▸ Data supplied
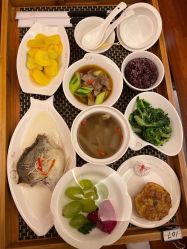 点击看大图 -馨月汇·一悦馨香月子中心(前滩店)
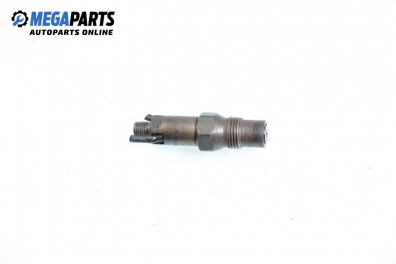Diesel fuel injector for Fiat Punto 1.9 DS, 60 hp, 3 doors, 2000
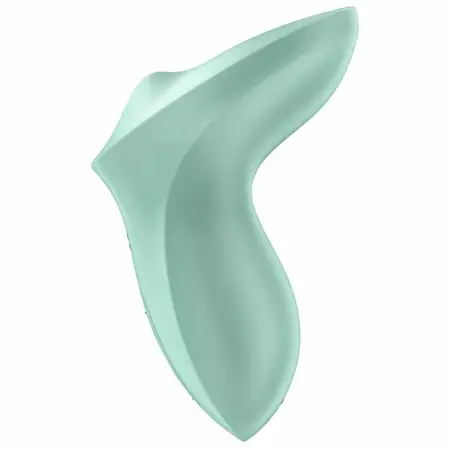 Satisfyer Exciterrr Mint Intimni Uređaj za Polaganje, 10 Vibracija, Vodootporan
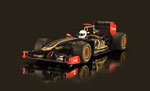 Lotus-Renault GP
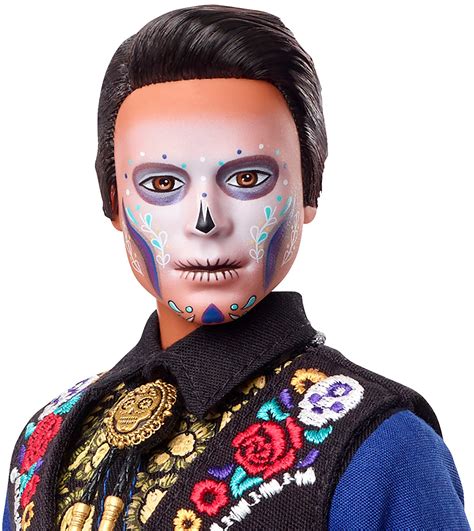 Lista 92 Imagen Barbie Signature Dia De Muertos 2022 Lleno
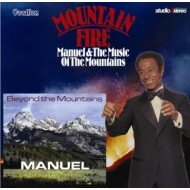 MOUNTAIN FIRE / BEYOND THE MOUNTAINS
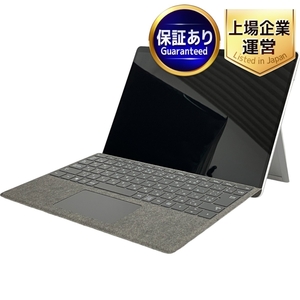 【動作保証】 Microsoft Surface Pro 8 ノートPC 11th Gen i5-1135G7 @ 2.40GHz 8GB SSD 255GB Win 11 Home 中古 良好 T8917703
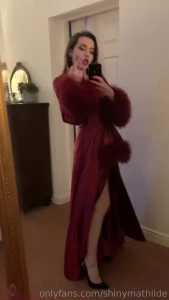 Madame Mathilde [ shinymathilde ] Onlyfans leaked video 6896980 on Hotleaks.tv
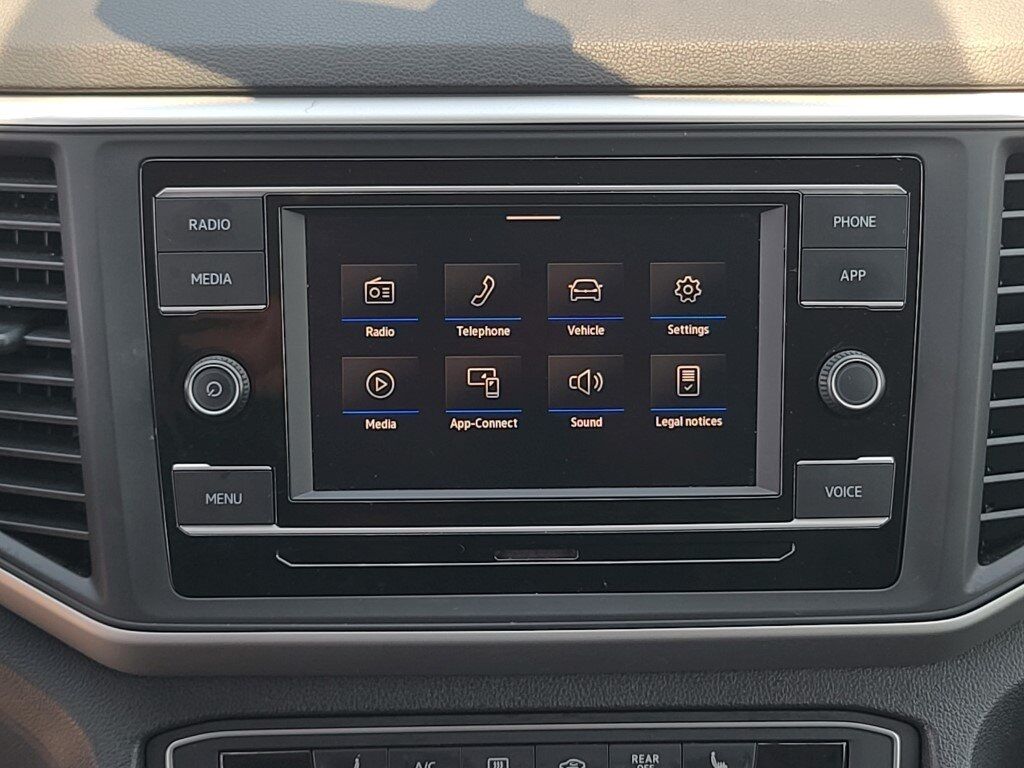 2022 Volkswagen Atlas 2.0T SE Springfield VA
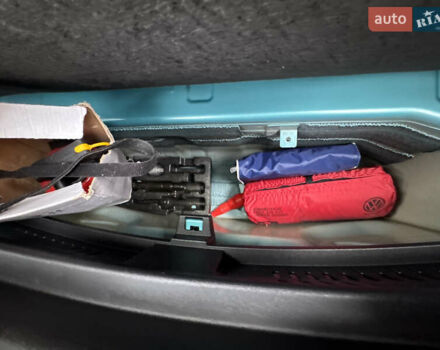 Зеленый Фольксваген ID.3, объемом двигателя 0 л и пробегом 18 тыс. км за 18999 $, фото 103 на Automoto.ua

▸ Work instructions
Output the entries above verbatim, with no picture included.

▸ Answer to this exercise
 点击看大图 -馨月汇·一悦馨香月子中心(前滩店)
Diesel fuel injector for Fiat Punto 1.9 DS, 60 hp, 3 doors, 2000
 Satisfyer Exciterrr Mint Intimni Uređaj za Polaganje, 10 Vibracija, Vodootporan
 Lotus-Renault GP
 Lista 92 Imagen Barbie Signature Dia De Muertos 2022 Lleno
 MOUNTAIN FIRE / BEYOND THE MOUNTAINS
 【動作保証】 Microsoft Surface Pro 8 ノートPC 11th Gen i5-1135G7 @ 2.40GHz 8GB SSD 255GB Win 11 Home 中古 良好 T8917703
 Madame Mathilde [ shinymathilde ] Onlyfans leaked video 6896980 on Hotleaks.tv
 2022 Volkswagen Atlas 2.0T SE Springfield VA
 Зеленый Фольксваген ID.3, объемом двигателя 0 л и пробегом 18 тыс. км за 18999 $, фото 103 на Automoto.ua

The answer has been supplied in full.